Data Bridge Market Research is a leading provider of market intelligence and consulting services, catering to various industries including the automotive, healthcare, media and advertising, information technology (IT), telecommunication, and banking, financial services, and insurance (BFSI) sectors. With a focus on delivering comprehensive insights and analysis, Data Bridge Market Research assists organizations in making informed decisions and staying competitive in dynamic markets. In the automotive industry, Data Bridge Market Research offers in-depth analysis of market trends, technological advancements, and competitive landscape to help companies strategize and capitalize on emerging opportunities. Similarly, within the healthcare industry, their research services cover a wide range of topics including pharmaceuticals, medical devices, healthcare IT, and digital health solutions. For the media and advertising industry, Data Bridge Market Research provides insights into consumer behavior, advertising trends, and digital media strategies. Their expertise in information technology (IT) encompasses research on software, hardware, cloud computing, cybersecurity, and emerging technologies such as artificial intelligence (AI) and natural language processing (NLP).

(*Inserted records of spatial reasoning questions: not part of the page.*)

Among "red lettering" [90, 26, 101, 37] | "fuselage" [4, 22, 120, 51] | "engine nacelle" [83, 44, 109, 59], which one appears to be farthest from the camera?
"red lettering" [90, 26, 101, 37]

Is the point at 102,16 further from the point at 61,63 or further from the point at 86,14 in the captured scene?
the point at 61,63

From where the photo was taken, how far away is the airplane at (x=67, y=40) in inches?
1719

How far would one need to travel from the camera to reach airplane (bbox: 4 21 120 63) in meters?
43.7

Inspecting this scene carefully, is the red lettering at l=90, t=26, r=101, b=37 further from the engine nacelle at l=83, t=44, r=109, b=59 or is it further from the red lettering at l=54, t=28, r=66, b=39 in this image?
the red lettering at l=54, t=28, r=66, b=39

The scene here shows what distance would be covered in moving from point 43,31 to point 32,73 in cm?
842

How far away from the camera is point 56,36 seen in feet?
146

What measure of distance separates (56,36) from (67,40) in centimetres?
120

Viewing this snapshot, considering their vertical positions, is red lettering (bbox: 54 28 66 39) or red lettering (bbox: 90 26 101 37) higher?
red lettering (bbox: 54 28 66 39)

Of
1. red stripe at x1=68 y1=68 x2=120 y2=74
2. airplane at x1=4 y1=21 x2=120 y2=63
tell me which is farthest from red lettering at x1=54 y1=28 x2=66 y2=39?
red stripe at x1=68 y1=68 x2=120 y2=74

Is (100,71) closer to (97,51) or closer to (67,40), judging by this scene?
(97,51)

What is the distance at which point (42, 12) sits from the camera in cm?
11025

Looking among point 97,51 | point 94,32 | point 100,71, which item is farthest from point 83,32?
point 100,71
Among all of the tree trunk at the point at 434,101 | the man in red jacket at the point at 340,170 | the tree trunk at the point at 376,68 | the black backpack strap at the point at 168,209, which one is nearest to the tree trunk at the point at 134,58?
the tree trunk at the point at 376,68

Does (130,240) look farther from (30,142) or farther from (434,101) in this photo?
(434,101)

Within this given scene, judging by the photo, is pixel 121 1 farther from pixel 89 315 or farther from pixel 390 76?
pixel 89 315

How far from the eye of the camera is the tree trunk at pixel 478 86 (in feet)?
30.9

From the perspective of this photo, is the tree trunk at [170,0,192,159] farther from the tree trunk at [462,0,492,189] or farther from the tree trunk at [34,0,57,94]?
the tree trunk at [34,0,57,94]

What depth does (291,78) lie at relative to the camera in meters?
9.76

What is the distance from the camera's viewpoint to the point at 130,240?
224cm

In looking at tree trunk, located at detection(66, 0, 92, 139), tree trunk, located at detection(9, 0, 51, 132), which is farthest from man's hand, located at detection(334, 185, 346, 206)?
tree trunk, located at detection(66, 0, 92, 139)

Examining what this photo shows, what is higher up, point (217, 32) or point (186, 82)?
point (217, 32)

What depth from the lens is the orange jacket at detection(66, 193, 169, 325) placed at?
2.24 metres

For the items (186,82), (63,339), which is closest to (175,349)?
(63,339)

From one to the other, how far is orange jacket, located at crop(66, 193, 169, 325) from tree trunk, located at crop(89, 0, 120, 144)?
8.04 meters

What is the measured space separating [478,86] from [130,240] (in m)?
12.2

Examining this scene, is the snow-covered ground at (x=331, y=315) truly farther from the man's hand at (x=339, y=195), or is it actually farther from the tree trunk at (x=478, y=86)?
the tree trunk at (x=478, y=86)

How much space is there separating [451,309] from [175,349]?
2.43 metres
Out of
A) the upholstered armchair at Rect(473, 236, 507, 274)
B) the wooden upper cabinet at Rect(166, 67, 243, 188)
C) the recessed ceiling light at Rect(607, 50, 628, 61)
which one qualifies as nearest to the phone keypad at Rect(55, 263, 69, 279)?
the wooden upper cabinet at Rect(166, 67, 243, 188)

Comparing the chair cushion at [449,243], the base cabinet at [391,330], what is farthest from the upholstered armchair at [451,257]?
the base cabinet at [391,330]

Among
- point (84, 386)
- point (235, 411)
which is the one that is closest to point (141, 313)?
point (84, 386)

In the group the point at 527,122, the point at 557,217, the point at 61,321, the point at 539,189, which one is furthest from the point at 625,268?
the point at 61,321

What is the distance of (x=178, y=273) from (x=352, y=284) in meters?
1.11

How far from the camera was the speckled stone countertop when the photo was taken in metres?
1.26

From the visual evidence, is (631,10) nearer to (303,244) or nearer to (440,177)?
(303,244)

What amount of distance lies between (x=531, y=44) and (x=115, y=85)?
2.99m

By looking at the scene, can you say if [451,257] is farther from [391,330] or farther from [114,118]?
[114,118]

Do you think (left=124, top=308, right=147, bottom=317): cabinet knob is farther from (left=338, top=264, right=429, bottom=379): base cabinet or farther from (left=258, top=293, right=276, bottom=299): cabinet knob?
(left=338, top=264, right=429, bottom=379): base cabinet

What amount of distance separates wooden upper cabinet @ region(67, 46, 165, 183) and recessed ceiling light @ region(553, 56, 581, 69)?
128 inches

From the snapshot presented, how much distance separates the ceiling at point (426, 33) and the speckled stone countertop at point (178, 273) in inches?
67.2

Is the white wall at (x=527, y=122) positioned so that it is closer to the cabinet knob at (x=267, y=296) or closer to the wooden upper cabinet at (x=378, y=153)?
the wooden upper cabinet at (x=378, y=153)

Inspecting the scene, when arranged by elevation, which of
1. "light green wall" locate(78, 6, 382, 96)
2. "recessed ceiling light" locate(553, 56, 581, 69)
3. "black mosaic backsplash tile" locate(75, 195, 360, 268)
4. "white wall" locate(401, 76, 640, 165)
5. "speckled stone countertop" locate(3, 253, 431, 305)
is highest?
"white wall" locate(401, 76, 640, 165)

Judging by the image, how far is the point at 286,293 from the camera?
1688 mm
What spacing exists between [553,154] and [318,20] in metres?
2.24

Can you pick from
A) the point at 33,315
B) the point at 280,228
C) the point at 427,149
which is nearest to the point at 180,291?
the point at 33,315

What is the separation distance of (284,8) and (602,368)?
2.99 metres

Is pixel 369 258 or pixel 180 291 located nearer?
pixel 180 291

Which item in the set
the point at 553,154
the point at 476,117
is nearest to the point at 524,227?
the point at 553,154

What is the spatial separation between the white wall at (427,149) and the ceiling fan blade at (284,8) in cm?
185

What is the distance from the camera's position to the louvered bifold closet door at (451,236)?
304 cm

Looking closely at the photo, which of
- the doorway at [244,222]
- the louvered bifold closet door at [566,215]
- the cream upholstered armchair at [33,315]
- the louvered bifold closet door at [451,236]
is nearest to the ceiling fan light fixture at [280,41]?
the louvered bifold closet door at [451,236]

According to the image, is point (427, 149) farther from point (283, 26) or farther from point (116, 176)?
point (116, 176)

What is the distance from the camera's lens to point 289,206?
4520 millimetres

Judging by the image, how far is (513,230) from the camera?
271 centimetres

In the telecommunication sector, Information technology (IT) industry, and Telecommunication industry, Data Bridge Market Research offers valuable insights into market dynamics, regulatory environment, and technological innovations shaping the industry landscape. Similarly, their research services cater to the banking, financial services, and insurance (BFSI) industry, covering topics such as fintech, digital banking, insurance technology (insurtech), and risk management. With a focus on emerging technologies, Data Bridge Market Research provides analysis and forecasts on topics such as natural language processing (NLP), AI integration with the internet of things (IoT), and innovation in advanced system-on-chips (SoCs). These insights enable organizations to stay ahead of the curve and harness the full potential of these transformative technologies. Overall, Data Bridge Market Research serves as a trusted partner for businesses across various industries, offering actionable insights, strategic recommendations, and customized solutions to support their growth and success in today's competitive landscape.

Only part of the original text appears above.